● **Required work**: Edit the entries starting at the line containing "Which would be" and ending at the line containing "41756 millimetres" so that "tail fin" becomes "vertical stabilizer", with every other word kept the same. Omit the pictures from your output.

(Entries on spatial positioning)
* * * * *

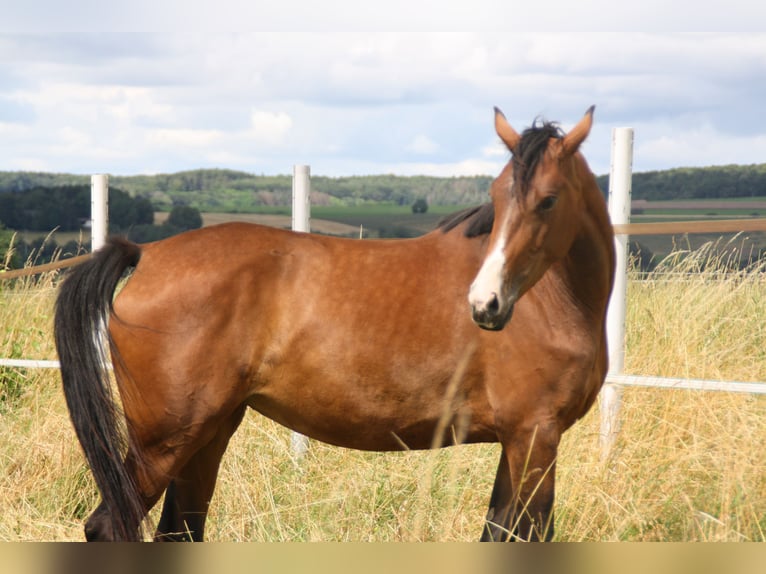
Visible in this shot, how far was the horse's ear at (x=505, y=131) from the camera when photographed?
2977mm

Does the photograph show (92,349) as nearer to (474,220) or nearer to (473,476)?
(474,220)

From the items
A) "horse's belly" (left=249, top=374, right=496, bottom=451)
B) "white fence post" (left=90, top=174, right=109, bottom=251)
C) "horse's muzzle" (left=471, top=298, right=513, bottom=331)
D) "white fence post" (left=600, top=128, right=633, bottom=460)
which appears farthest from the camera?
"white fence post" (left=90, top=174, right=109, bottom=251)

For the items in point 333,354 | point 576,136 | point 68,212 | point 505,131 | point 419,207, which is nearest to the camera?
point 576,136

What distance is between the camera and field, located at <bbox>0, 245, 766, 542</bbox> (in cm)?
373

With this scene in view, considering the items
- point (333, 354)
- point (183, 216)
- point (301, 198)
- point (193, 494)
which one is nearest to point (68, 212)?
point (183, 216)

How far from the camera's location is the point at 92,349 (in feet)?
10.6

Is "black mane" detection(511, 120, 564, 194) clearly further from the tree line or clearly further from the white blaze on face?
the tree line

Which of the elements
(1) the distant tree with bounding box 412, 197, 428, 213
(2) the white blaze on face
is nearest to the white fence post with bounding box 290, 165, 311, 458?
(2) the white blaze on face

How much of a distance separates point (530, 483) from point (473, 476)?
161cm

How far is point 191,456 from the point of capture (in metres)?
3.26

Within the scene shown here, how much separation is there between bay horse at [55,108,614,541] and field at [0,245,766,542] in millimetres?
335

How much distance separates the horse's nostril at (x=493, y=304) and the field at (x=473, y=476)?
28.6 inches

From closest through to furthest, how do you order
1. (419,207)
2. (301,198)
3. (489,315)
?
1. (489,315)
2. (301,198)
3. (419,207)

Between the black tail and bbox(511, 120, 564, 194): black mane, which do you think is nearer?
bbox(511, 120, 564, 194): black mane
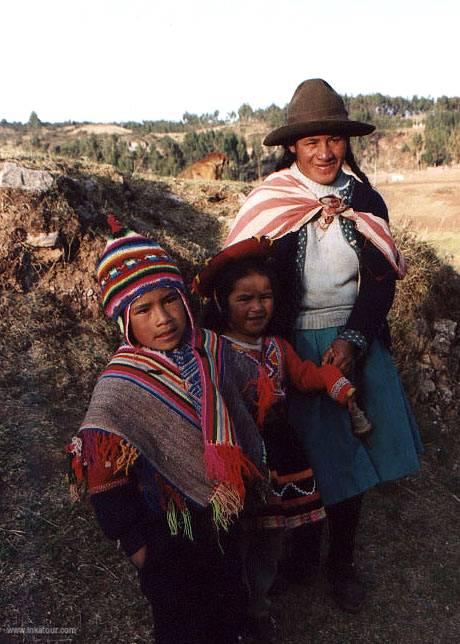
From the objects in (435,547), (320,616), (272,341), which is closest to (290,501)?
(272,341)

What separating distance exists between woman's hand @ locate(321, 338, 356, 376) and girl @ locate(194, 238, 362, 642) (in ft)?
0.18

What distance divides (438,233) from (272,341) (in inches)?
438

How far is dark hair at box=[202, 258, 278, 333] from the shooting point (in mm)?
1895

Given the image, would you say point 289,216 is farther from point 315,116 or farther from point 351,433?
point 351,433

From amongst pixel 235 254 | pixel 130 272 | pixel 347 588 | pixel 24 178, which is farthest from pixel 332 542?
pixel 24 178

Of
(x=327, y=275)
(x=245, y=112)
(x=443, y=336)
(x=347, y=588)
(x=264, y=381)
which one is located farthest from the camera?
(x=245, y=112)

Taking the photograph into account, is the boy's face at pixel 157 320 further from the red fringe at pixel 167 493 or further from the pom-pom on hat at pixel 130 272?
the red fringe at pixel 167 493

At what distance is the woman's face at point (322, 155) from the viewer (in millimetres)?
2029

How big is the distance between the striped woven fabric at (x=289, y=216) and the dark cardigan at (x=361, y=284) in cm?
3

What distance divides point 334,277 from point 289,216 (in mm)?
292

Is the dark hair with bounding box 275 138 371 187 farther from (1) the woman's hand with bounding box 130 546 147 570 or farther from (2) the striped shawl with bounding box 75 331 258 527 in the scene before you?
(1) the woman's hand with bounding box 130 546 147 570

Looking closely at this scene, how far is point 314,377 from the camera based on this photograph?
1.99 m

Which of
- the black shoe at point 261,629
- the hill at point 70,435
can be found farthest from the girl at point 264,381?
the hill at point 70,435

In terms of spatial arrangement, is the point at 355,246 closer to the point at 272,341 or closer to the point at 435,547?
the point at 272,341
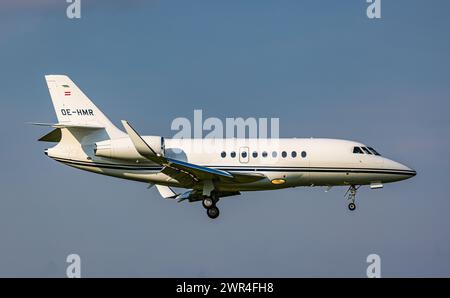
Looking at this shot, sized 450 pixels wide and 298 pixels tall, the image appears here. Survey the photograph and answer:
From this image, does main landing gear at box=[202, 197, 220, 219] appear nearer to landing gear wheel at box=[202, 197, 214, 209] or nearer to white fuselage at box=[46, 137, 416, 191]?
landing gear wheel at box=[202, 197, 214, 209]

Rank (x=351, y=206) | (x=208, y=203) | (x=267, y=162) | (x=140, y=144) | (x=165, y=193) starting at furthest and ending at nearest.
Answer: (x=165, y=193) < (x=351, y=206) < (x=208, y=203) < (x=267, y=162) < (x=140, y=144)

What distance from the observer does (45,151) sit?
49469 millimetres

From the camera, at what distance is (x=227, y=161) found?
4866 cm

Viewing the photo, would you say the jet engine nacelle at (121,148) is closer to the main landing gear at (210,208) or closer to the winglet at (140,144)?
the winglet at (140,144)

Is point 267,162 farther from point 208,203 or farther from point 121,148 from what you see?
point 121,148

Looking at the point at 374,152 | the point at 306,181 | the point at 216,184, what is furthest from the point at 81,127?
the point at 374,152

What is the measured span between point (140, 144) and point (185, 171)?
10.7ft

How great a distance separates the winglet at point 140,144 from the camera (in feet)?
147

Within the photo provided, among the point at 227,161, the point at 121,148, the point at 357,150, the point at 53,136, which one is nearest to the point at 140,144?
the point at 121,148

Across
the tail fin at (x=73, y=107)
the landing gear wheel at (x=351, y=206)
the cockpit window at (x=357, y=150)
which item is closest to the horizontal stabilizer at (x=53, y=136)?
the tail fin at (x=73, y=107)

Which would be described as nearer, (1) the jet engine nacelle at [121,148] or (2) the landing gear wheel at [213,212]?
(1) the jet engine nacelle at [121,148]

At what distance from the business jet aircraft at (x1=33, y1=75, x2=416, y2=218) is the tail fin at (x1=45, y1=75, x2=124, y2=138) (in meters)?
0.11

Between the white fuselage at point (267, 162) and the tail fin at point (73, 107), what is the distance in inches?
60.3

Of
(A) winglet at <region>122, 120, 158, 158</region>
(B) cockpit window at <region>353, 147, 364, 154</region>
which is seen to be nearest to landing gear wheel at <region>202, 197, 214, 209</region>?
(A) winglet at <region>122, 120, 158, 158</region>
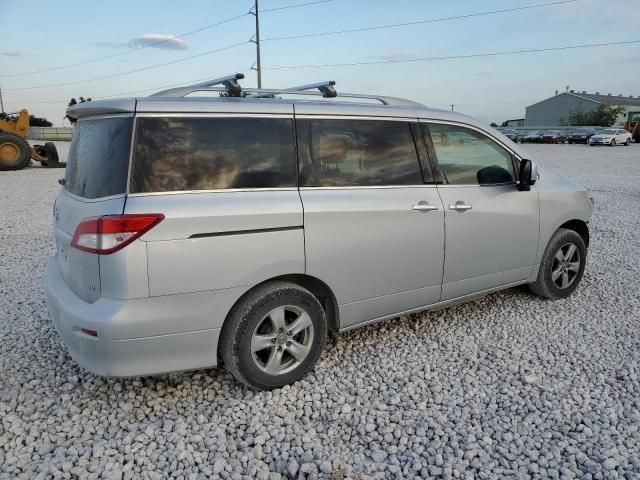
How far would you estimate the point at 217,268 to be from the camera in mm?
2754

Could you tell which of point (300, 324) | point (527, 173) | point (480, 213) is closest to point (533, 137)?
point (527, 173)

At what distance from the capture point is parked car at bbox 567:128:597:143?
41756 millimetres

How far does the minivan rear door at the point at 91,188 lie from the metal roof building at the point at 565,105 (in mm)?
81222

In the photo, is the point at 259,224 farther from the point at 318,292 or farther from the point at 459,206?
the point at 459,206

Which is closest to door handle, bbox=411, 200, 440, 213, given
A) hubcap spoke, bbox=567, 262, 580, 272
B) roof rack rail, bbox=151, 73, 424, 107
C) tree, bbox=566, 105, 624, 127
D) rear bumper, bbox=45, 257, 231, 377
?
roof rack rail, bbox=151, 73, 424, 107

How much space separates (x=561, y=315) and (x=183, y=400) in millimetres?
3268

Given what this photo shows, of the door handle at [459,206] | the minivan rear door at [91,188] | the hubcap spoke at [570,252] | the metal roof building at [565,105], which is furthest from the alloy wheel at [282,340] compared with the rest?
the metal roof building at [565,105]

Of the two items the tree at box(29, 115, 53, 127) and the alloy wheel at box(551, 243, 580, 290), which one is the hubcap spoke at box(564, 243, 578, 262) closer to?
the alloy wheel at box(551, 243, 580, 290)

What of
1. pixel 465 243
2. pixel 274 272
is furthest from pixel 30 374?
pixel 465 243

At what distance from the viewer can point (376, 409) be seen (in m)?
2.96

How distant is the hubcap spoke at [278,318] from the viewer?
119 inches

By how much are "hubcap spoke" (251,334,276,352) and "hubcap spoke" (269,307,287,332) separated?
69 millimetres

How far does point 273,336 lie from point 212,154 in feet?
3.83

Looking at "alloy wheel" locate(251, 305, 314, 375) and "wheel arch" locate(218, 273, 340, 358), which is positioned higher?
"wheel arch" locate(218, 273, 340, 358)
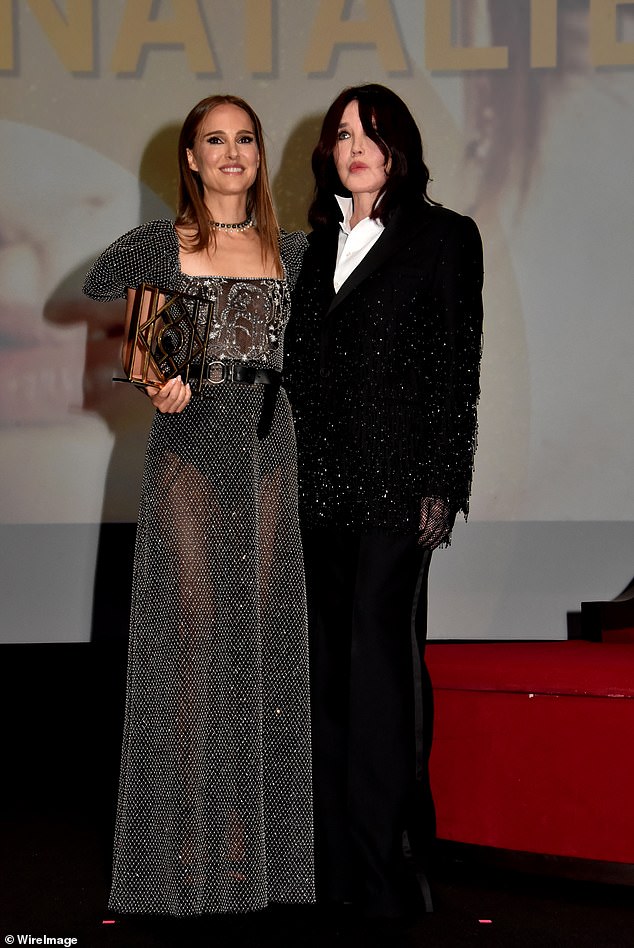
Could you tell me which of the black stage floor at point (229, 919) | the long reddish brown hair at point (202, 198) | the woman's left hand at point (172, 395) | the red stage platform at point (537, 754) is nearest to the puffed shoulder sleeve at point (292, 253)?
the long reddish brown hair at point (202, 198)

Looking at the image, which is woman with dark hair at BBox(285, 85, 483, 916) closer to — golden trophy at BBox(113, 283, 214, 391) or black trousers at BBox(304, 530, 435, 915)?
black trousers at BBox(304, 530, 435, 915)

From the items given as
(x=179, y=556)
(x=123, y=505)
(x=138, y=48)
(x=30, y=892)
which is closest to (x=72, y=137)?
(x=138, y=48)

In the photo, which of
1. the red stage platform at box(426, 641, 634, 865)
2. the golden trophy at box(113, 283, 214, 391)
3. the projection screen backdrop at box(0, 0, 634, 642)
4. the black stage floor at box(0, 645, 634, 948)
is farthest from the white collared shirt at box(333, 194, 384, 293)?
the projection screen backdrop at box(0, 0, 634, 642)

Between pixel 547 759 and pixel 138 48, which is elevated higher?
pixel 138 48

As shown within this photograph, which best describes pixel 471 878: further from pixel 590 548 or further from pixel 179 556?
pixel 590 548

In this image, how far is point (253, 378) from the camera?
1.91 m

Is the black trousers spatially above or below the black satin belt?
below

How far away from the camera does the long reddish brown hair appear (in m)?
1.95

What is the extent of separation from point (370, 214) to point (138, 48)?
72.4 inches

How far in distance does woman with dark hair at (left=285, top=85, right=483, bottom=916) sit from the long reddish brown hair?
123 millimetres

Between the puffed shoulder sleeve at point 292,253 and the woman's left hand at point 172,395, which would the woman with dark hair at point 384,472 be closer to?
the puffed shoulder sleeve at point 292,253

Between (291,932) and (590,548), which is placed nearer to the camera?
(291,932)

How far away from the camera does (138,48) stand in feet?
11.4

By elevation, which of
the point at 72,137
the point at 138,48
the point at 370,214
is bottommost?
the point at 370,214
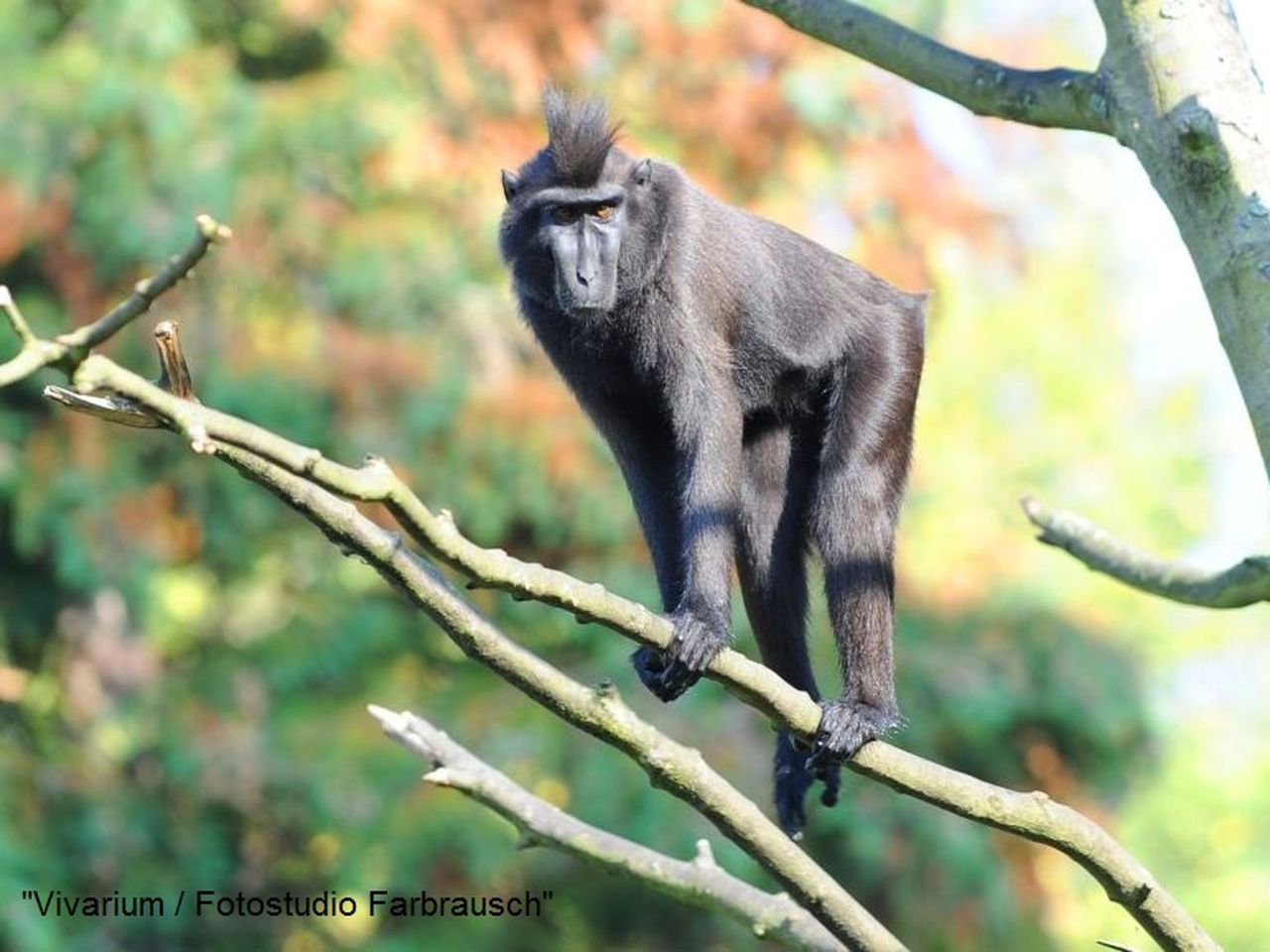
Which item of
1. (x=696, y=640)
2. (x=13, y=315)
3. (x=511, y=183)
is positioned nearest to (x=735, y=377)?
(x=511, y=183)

* * * * *

● **The output**:
Which would be described as nearer, (1) the jet engine nacelle at [121,148] or (2) the landing gear wheel at [213,212]?
(1) the jet engine nacelle at [121,148]

At what distance from the business jet aircraft at (x1=33, y1=75, x2=416, y2=218) is the vertical stabilizer at (x1=45, y1=75, x2=124, y2=138) (in meters)?
0.11

Between the white fuselage at point (267, 162) and the vertical stabilizer at point (73, 107), what is the distance in inches?
60.3

Of
(A) winglet at <region>122, 120, 158, 158</region>
(B) cockpit window at <region>353, 147, 364, 154</region>
which is seen to be nearest to landing gear wheel at <region>202, 197, 214, 209</region>?
(A) winglet at <region>122, 120, 158, 158</region>
How far would you estimate the point at 217,268 to be from the camera in mm?
2754

Could you tell which of point (300, 324) | point (527, 173) | point (480, 213) is closest to point (533, 137)?
point (527, 173)

At what distance from the capture point is parked car at bbox 567:128:597:143?
41756 millimetres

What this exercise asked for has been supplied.